-- Opening Marker --

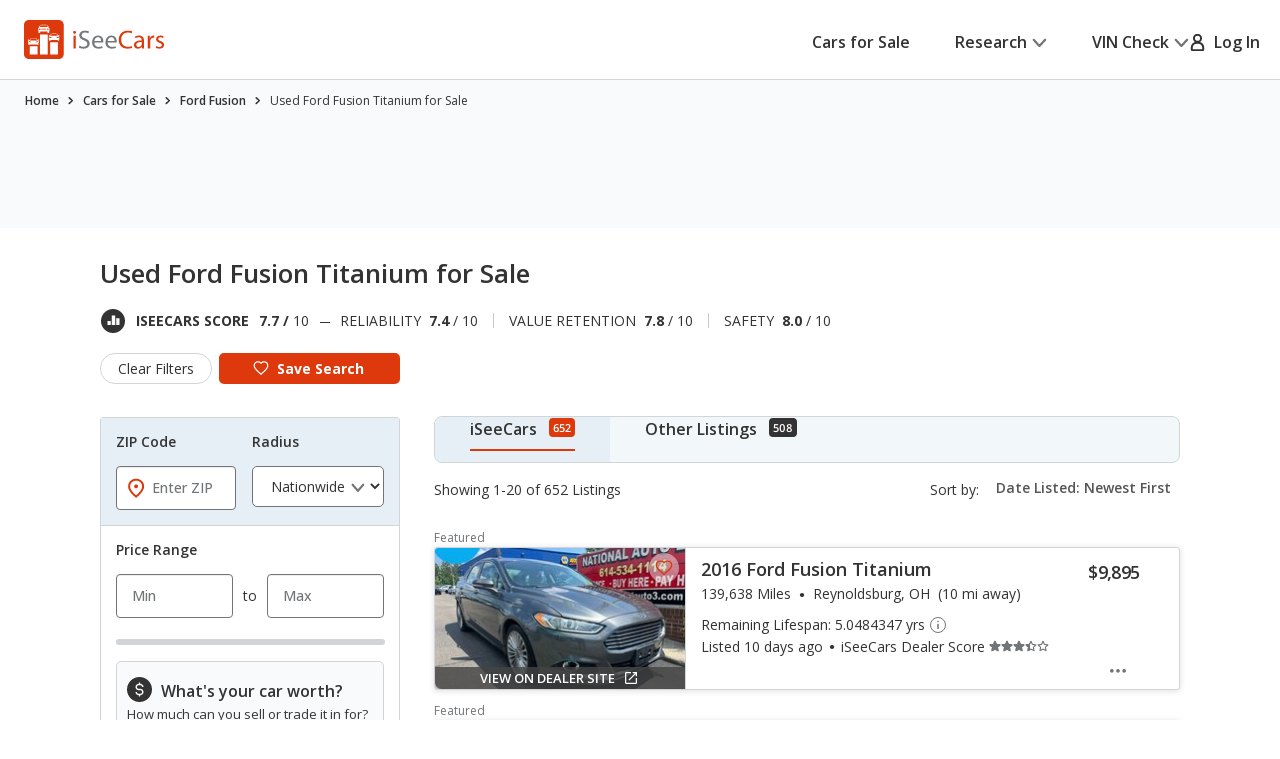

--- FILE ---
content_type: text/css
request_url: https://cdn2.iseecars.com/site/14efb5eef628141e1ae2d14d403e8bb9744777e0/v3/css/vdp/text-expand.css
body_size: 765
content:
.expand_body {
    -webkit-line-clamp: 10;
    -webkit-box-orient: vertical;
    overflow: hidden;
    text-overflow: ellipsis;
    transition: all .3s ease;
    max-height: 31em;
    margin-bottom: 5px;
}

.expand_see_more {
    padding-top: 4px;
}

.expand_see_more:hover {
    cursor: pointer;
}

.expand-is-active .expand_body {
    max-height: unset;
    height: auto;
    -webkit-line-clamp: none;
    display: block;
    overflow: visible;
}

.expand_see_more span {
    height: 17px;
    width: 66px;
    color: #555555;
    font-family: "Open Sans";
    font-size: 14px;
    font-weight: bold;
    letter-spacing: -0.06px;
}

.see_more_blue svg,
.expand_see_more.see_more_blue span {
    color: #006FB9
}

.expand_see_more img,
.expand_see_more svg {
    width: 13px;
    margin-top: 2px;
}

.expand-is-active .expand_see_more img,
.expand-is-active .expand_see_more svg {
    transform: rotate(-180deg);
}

-- Closing Marker --

WORK INSTRUCTION = The result should be the listing above, restated exactly, with no pictures in it.

ANSWER BELOW =
--- FILE ---
content_type: text/css
request_url: https://cdn2.iseecars.com/site/14efb5eef628141e1ae2d14d403e8bb9744777e0/v3/css/vdp/text-expand.css
body_size: 765
content:
.expand_body {
    -webkit-line-clamp: 10;
    -webkit-box-orient: vertical;
    overflow: hidden;
    text-overflow: ellipsis;
    transition: all .3s ease;
    max-height: 31em;
    margin-bottom: 5px;
}

.expand_see_more {
    padding-top: 4px;
}

.expand_see_more:hover {
    cursor: pointer;
}

.expand-is-active .expand_body {
    max-height: unset;
    height: auto;
    -webkit-line-clamp: none;
    display: block;
    overflow: visible;
}

.expand_see_more span {
    height: 17px;
    width: 66px;
    color: #555555;
    font-family: "Open Sans";
    font-size: 14px;
    font-weight: bold;
    letter-spacing: -0.06px;
}

.see_more_blue svg,
.expand_see_more.see_more_blue span {
    color: #006FB9
}

.expand_see_more img,
.expand_see_more svg {
    width: 13px;
    margin-top: 2px;
}

.expand-is-active .expand_see_more img,
.expand-is-active .expand_see_more svg {
    transform: rotate(-180deg);
}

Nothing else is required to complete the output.